-------- Data extracts

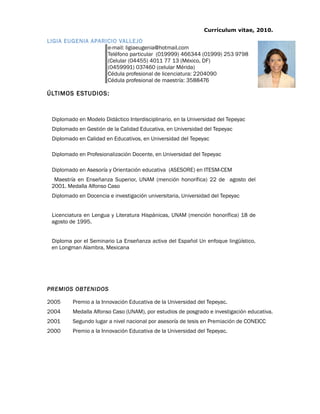 Currículum vitae, 2010.
LIGIA EUGENIA APARICIO VALLEJO
e-mail: ligiaeugenia@hotmail.com
Teléfono particular (019999) 466344 (01999) 253 9798
(Celular (04455) 4011 77 13 (México, DF)
(0459991) 037460 (celular Mérida)
Cédula profesional de licenciatura: 2204090
Cédula profesional de maestría: 3588476
ÚLTIMOS ESTUDIOS:
Diplomado en Modelo Didáctico Interdisciplinario, en la Universidad del Tepeyac
Diplomado en Gestión de la Calidad Educativa, en Universidad del Tepeyac
Diplomado en Calidad en Educativos, en Universidad del Tepeyac
Diplomado en Profesionalización Docente, en Universidad del Tepeyac
Diplomado en Asesoría y Orientación educativa (ASESORE) en ITESM-CEM
Maestría en Enseñanza Superior, UNAM (mención honorífica) 22 de agosto del
2001. Medalla Alfonso Caso
Diplomado en Docencia e investigación universitaria, Universidad del Tepeyac
Licenciatura en Lengua y Literatura Hispánicas, UNAM (mención honorífica) 18 de
agosto de 1995.
Diploma por el Seminario La Enseñanza activa del Español Un enfoque lingüístico,
en Longman Alambra, Mexicana
PREMIOS OBTENIDOS
2005 Premio a la Innovación Educativa de la Universidad del Tepeyac.
2004 Medalla Alfonso Caso (UNAM), por estudios de posgrado e investigación educativa.
2001 Segundo lugar a nivel nacional por asesoría de tesis en Premiación de CONEICC
2000 Premio a la Innovación Educativa de la Universidad del Tepeyac.
 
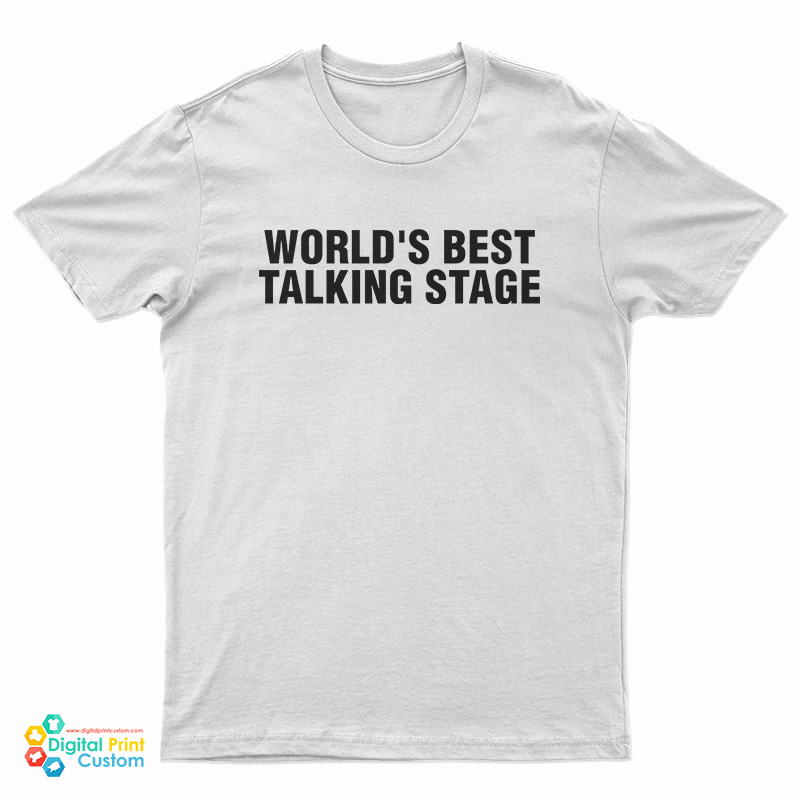World's Best Talking Stage T-Shirt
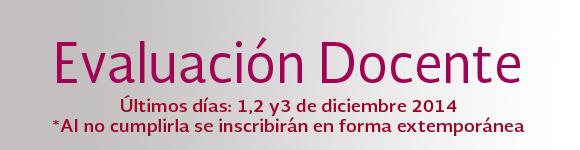 TECNL's tweet photo. Últimos días para realizar tu Evaluación Docente: 1,2 y 3 de diciembre 2014 http://t.co/rUruvobLGz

----------------

Copy out all of the records above word for word, leaving out the pictures.

- [Exercise solution]
 Currículum vitae, 2010.
LIGIA EUGENIA APARICIO VALLEJO
e-mail: ligiaeugenia@hotmail.com
Teléfono particular (019999) 466344 (01999) 253 9798
(Celular (04455) 4011 77 13 (México, DF)
(0459991) 037460 (celular Mérida)
Cédula profesional de licenciatura: 2204090
Cédula profesional de maestría: 3588476
ÚLTIMOS ESTUDIOS:
Diplomado en Modelo Didáctico Interdisciplinario, en la Universidad del Tepeyac
Diplomado en Gestión de la Calidad Educativa, en Universidad del Tepeyac
Diplomado en Calidad en Educativos, en Universidad del Tepeyac
Diplomado en Profesionalización Docente, en Universidad del Tepeyac
Diplomado en Asesoría y Orientación educativa (ASESORE) en ITESM-CEM
Maestría en Enseñanza Superior, UNAM (mención honorífica) 22 de agosto del
2001. Medalla Alfonso Caso
Diplomado en Docencia e investigación universitaria, Universidad del Tepeyac
Licenciatura en Lengua y Literatura Hispánicas, UNAM (mención honorífica) 18 de
agosto de 1995.
Diploma por el Seminario La Enseñanza activa del Español Un enfoque lingüístico,
en Longman Alambra, Mexicana
PREMIOS OBTENIDOS
2005 Premio a la Innovación Educativa de la Universidad del Tepeyac.
2004 Medalla Alfonso Caso (UNAM), por estudios de posgrado e investigación educativa.
2001 Segundo lugar a nivel nacional por asesoría de tesis en Premiación de CONEICC
2000 Premio a la Innovación Educativa de la Universidad del Tepeyac.
 
World's Best Talking Stage T-Shirt
 TECNL's tweet photo. Últimos días para realizar tu Evaluación Docente: 1,2 y 3 de diciembre 2014 http://t.co/rUruvobLGz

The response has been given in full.